You can take a ride on a bicycle built for two–or four, or six, for that matter. Local bike rental places offer covered red-and-white canopied surreys that can be pedaled by adults while kids can sit in the front basket and enjoy the ride. My husband and I did this when our two oldest boys were toddlers and I honestly have to say–it wasn’t as relaxing an experience as it looks!! We worked HARD! So, if that’s not your bag (you ARE on vacation, after all), you might want to opt for one of the horse-drawn hansom cab rides, where for about $25 you and the fam can sit back and tour Victorian Cape May while your driver regales you with tales of the town’s history and architecture. The kids will also enjoy petting the horse. Much more relaxing than the bike, in my opinion.

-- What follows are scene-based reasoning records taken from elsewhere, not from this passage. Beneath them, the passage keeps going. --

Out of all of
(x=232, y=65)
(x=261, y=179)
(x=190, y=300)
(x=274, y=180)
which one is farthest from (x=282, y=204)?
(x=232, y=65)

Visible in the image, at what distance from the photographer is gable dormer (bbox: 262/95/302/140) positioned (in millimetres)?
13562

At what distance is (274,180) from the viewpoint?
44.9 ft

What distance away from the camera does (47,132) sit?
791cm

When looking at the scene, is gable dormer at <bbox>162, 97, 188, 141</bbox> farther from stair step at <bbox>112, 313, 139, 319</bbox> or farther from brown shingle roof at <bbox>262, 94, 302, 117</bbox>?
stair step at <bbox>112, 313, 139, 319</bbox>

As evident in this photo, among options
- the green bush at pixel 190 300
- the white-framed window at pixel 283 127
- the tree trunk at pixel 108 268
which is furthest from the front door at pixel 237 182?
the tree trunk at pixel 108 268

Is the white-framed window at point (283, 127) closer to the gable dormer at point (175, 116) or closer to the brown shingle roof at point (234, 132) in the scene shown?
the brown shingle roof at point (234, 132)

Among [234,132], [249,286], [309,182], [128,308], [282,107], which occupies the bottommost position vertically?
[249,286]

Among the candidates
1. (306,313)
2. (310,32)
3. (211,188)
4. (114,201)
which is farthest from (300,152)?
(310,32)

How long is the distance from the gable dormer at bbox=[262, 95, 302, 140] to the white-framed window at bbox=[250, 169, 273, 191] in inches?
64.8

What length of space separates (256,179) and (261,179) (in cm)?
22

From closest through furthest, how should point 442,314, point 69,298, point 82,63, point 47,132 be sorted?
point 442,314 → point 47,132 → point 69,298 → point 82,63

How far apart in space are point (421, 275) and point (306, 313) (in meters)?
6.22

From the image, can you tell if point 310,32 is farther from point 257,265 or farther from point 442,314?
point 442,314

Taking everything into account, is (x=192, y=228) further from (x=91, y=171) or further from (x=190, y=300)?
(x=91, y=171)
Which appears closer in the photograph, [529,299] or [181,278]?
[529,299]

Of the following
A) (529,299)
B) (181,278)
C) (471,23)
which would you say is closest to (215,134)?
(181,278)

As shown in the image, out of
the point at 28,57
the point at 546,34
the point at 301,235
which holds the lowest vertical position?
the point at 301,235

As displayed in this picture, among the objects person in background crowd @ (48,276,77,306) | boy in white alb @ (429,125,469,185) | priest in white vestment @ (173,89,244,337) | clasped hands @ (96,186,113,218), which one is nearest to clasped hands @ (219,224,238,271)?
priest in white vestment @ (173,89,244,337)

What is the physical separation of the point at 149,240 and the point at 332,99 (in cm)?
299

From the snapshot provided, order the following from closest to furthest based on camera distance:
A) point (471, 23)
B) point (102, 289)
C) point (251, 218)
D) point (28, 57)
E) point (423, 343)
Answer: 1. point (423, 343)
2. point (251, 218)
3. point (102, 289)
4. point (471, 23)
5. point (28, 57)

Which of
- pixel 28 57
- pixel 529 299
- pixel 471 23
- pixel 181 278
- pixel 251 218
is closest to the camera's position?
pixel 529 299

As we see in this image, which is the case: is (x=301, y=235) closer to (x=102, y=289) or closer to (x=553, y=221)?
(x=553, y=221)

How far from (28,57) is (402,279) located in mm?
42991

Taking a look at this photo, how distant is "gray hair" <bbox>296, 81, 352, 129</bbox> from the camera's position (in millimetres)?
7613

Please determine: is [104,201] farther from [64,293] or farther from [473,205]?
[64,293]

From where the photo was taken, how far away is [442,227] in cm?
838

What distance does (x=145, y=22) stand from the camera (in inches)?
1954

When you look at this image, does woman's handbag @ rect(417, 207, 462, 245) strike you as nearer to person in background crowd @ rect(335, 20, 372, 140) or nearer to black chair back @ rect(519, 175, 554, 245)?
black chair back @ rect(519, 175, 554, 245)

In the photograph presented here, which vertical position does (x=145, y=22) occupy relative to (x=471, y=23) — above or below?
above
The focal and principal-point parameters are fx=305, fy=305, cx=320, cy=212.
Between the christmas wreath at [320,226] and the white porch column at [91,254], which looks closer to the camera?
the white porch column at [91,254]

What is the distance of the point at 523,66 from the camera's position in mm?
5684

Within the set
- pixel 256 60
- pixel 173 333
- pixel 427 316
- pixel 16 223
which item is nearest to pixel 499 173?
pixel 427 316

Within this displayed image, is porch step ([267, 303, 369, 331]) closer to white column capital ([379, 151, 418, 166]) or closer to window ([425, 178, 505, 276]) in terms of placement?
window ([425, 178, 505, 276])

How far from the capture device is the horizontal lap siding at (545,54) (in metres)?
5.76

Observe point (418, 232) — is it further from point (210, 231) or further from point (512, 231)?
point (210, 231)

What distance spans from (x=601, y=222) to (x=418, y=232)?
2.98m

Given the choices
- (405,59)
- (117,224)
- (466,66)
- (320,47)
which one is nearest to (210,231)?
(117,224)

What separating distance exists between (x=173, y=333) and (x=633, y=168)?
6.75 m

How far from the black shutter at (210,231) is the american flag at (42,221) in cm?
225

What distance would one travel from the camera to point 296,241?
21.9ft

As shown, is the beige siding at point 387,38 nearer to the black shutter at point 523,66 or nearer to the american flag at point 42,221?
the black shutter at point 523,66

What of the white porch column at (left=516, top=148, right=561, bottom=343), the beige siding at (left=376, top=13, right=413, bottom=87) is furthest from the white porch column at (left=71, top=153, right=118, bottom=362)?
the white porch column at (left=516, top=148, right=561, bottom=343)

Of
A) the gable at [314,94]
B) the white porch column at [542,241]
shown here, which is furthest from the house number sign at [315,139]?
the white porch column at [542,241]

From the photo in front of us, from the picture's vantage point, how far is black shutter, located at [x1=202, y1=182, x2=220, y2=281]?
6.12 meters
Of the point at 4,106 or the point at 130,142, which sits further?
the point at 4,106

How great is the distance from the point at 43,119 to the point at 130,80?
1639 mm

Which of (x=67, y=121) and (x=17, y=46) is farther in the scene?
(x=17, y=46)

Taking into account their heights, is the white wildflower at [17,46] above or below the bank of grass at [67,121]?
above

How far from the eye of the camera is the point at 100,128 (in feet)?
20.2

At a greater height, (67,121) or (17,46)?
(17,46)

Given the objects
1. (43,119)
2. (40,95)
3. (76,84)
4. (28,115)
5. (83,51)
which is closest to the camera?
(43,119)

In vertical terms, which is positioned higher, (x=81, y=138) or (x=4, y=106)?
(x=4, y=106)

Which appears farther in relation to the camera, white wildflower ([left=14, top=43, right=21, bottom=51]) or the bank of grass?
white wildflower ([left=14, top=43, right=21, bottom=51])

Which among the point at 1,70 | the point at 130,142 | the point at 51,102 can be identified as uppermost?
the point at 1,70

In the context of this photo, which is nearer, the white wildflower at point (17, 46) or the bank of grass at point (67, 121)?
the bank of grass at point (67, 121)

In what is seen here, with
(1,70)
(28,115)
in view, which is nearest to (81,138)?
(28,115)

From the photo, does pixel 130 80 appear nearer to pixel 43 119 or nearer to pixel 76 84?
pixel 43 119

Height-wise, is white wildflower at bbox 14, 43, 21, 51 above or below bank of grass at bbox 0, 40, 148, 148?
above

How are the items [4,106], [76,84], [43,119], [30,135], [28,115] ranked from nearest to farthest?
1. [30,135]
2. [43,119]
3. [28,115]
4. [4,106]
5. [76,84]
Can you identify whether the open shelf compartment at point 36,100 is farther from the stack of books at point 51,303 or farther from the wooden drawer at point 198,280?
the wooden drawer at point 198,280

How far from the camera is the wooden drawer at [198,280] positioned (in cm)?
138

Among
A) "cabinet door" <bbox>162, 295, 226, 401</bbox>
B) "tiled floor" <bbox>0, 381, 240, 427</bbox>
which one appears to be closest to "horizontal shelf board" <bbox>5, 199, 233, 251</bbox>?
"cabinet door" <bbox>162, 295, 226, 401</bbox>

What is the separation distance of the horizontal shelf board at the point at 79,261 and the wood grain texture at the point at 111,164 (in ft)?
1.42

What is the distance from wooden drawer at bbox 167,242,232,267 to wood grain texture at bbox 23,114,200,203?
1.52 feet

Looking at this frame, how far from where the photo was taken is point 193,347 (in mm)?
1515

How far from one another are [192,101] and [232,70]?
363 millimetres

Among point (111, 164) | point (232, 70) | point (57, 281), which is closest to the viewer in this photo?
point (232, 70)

Where to go for dinner? It’s the most difficult decision I like to have to make while on vacay. Top-notch dining abounds in Cape May–restaurants including the Peter Shields Inn, Union Park, 410 Bank Street, and La Verandah all offer an elegant, upscale dining experience and suberb chefs. My hands-down favorite, however, has got to be the Black Duck on Sunset (corner of Sunset and Broadway, West Cape May). You may want to leave the kids at home and save this place for a date night if you are so lucky (if you’ve brought a grandparent or babysitter with you). The Black Duck, heavy on Asian fusion dishes, is truly special and never disappoints. It’s cool, casual, yet sophisticated. I love the minimalist decor (everything is white and clean and has a breezy feel inside), and the snug rooms inside a beachy-gray, traditional clapboard house with a charming flower-covered front porch.
If you’re going for something a bit more casual and family-oriented (and of course you are or you wouldn’t be reading this), consider Lucky Bones (1200 Rte. 109 South, Cape May–standard American fare), Godmother’s (Broadway and Perry, West Cape May–Italian), or one of our time-honored favorites, the Lobster House (Fisherman’s Wharf, Rte. 109–super-fresh seafood, natch!).
For after-dinner entertainment with tykes, there’s miniature golf, movies, and the Cape May Promenade. Like a small boardwalk, this strip of elevated asphalt runs along Beach Drive, and comprises retail shops, more restaurants and AN ARCADE, where we always drop a chunk of change! An absolute must-do every year for us is a stop at Morrow’s Nut House (722 Beach Drive), where we load up on fudge, nuts and various candies by the pound to nosh on all week. Kids’ favorites include gummy sharks, Lego candy bricks and chocolate-covered pretzels–the possibilities are practically endless.
I must admit it was a rather strange summer this year, not driving “down the shore.” We did miss the time-honored traditions I’ve described. But we’ve had a chance to explore some of Southern California’s world-famous beaches, including Venice, Redondo Beach, and Point Dume. You know, I think maybe it’s time to start a new tradition!